- [GIVEN TASK]
Reproduce all of the material below word for word, but leave the pictures out of your answer.

===== RECORDS FOR THE EXERCISE

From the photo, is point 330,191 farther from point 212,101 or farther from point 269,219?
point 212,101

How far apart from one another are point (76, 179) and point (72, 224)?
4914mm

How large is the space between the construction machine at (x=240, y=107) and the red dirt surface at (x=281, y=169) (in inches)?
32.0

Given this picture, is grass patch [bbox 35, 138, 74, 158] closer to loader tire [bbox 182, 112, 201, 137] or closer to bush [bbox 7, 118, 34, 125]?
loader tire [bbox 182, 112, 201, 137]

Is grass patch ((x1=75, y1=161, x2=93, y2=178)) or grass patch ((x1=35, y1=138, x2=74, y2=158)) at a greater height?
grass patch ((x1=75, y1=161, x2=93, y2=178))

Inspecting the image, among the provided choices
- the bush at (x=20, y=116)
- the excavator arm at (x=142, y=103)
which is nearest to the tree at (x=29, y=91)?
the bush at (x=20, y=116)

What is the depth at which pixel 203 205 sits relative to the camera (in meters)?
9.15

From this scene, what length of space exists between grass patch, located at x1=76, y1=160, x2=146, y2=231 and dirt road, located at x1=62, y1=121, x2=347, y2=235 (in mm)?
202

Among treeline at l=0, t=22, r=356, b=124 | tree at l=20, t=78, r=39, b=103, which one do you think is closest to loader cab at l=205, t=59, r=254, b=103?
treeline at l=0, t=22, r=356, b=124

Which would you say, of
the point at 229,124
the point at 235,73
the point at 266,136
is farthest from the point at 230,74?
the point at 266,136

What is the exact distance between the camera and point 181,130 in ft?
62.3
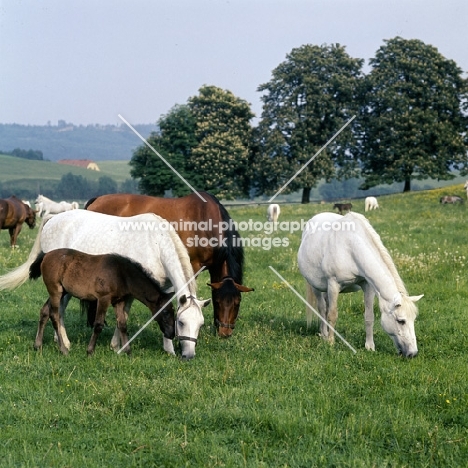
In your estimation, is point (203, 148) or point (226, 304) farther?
point (203, 148)

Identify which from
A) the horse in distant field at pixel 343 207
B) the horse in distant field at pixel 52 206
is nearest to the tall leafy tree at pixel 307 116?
the horse in distant field at pixel 343 207

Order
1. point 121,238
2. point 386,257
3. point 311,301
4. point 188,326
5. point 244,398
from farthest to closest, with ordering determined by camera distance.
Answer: point 311,301 < point 121,238 < point 386,257 < point 188,326 < point 244,398

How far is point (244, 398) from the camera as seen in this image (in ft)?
20.5

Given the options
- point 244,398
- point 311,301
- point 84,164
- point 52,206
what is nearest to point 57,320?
point 244,398

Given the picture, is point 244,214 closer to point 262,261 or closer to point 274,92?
point 274,92

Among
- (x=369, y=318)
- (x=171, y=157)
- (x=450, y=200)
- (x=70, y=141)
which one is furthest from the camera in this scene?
(x=70, y=141)

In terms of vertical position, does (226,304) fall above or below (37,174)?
below

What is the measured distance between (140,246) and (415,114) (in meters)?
41.2

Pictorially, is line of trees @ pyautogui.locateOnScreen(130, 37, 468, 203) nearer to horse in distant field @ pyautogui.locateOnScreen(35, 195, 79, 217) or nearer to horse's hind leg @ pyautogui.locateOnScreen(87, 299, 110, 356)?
horse in distant field @ pyautogui.locateOnScreen(35, 195, 79, 217)

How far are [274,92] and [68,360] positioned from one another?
44.3 meters

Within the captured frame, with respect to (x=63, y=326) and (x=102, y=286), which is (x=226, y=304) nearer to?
(x=102, y=286)

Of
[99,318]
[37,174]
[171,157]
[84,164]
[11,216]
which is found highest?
[84,164]

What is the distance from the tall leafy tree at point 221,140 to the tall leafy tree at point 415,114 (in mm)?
11332

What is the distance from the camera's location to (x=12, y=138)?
163 m
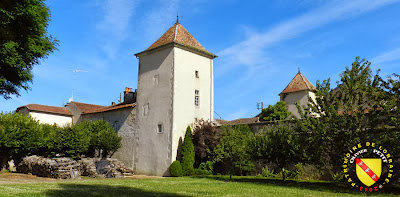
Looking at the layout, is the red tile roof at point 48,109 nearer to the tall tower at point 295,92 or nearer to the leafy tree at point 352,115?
the tall tower at point 295,92

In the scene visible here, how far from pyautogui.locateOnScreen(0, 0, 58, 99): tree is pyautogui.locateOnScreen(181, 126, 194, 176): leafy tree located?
13.1 meters

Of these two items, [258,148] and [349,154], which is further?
[258,148]

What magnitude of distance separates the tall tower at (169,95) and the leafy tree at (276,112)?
984cm

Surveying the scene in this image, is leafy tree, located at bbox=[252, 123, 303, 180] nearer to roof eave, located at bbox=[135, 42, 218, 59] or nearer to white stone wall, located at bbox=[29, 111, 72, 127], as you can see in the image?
A: roof eave, located at bbox=[135, 42, 218, 59]

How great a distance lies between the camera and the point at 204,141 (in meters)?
28.4

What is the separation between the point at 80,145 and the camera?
2869 cm

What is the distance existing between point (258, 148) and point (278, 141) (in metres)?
1.34

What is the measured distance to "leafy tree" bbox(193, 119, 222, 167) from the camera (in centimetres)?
2794

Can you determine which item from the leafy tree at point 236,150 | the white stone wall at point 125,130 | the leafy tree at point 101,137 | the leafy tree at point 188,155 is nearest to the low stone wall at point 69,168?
the white stone wall at point 125,130

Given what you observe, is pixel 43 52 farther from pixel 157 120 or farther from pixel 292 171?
pixel 292 171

==========

- [ANSWER FOR THIS EXERCISE]
From the photo, is point 330,191 farther from point 212,101 or farther from point 269,219?
point 212,101

How far apart from one another are point (76, 179) and point (72, 224)?
4914mm

How large is the space between the construction machine at (x=240, y=107) and the red dirt surface at (x=281, y=169) (in inches)?
32.0

Given this picture, is grass patch [bbox 35, 138, 74, 158] closer to loader tire [bbox 182, 112, 201, 137] or closer to bush [bbox 7, 118, 34, 125]?
loader tire [bbox 182, 112, 201, 137]

Is grass patch ((x1=75, y1=161, x2=93, y2=178)) or grass patch ((x1=35, y1=138, x2=74, y2=158)) at a greater height?
grass patch ((x1=75, y1=161, x2=93, y2=178))

Inspecting the image, among the provided choices
- the bush at (x=20, y=116)
- the excavator arm at (x=142, y=103)
which is nearest to the tree at (x=29, y=91)?
the bush at (x=20, y=116)

What is the depth at which pixel 203 205 sits relative to the camera (in meters)?
9.15

From this scene, what length of space exists between grass patch, located at x1=76, y1=160, x2=146, y2=231 and dirt road, located at x1=62, y1=121, x2=347, y2=235 (in mm)?
202

Among treeline at l=0, t=22, r=356, b=124 | tree at l=20, t=78, r=39, b=103, which one do you think is closest to loader cab at l=205, t=59, r=254, b=103?
treeline at l=0, t=22, r=356, b=124

Which would you say, of
the point at 229,124
the point at 235,73
the point at 266,136
is farthest from the point at 230,74?
the point at 266,136

What is the exact distance between the camera and point 181,130 in ft?
62.3
In your estimation, is point (203, 148) or point (226, 304) farther?
point (203, 148)

Identify which from
A) the horse in distant field at pixel 343 207
B) the horse in distant field at pixel 52 206
is nearest to the tall leafy tree at pixel 307 116?
the horse in distant field at pixel 343 207

Order
1. point 121,238
2. point 386,257
3. point 311,301
4. point 188,326
5. point 244,398
from farthest to closest, with ordering determined by camera distance.
Answer: point 311,301 < point 121,238 < point 386,257 < point 188,326 < point 244,398

How far is point (244, 398) from the camera as seen in this image (in ft)?
20.5

Given the options
- point 244,398
- point 311,301
- point 84,164
- point 52,206
what is nearest to point 57,320?
point 244,398

Given the picture, is point 244,214 closer to point 262,261 or closer to point 274,92?
point 274,92

Among
- (x=369, y=318)
- (x=171, y=157)
- (x=450, y=200)
- (x=70, y=141)
which one is furthest from the camera in this scene?
(x=70, y=141)

In terms of vertical position, does (226,304) fall above or below (37,174)?
below

What is the measured distance between (140,246) and (415,114) (in meters)?
41.2

Pictorially, is line of trees @ pyautogui.locateOnScreen(130, 37, 468, 203) nearer to horse in distant field @ pyautogui.locateOnScreen(35, 195, 79, 217) or nearer to horse's hind leg @ pyautogui.locateOnScreen(87, 299, 110, 356)?
horse in distant field @ pyautogui.locateOnScreen(35, 195, 79, 217)

How far are [274,92] and [68,360] positioned from one another?
44.3 meters

Within the captured frame, with respect to (x=63, y=326) and (x=102, y=286), which is (x=226, y=304) nearer to?
(x=102, y=286)

Of
[99,318]
[37,174]
[171,157]
[84,164]
[11,216]
which is found highest?
[84,164]

What is the distance from the tall leafy tree at point 221,140 to the tall leafy tree at point 415,114 (in mm)?
11332

What is the distance from the camera's location to (x=12, y=138)?
163 m
Looking at the layout, is the red tile roof at point 48,109 nearer to the tall tower at point 295,92 or nearer to the leafy tree at point 352,115?
the tall tower at point 295,92

In the scene visible here, how far from pyautogui.locateOnScreen(0, 0, 58, 99): tree is pyautogui.locateOnScreen(181, 126, 194, 176): leafy tree located?
13.1 meters

Of these two items, [258,148] and [349,154], which is further?
[258,148]

What magnitude of distance separates the tall tower at (169,95) and the leafy tree at (276,112)?
984cm

Surveying the scene in this image, is leafy tree, located at bbox=[252, 123, 303, 180] nearer to roof eave, located at bbox=[135, 42, 218, 59] or nearer to white stone wall, located at bbox=[29, 111, 72, 127], as you can see in the image?
A: roof eave, located at bbox=[135, 42, 218, 59]

How great a distance lies between the camera and the point at 204,141 (in meters)?
28.4

What is the separation between the point at 80,145 and the camera?
2869 cm

What is the distance existing between point (258, 148) and point (278, 141) (in metres)?
1.34

What is the measured distance to "leafy tree" bbox(193, 119, 222, 167) from the camera (in centimetres)?
2794

Can you determine which item from the leafy tree at point 236,150 | the white stone wall at point 125,130 | the leafy tree at point 101,137 | the leafy tree at point 188,155 is nearest to the low stone wall at point 69,168?
the white stone wall at point 125,130

Given what you observe, is pixel 43 52 farther from pixel 157 120 or farther from pixel 292 171?
pixel 292 171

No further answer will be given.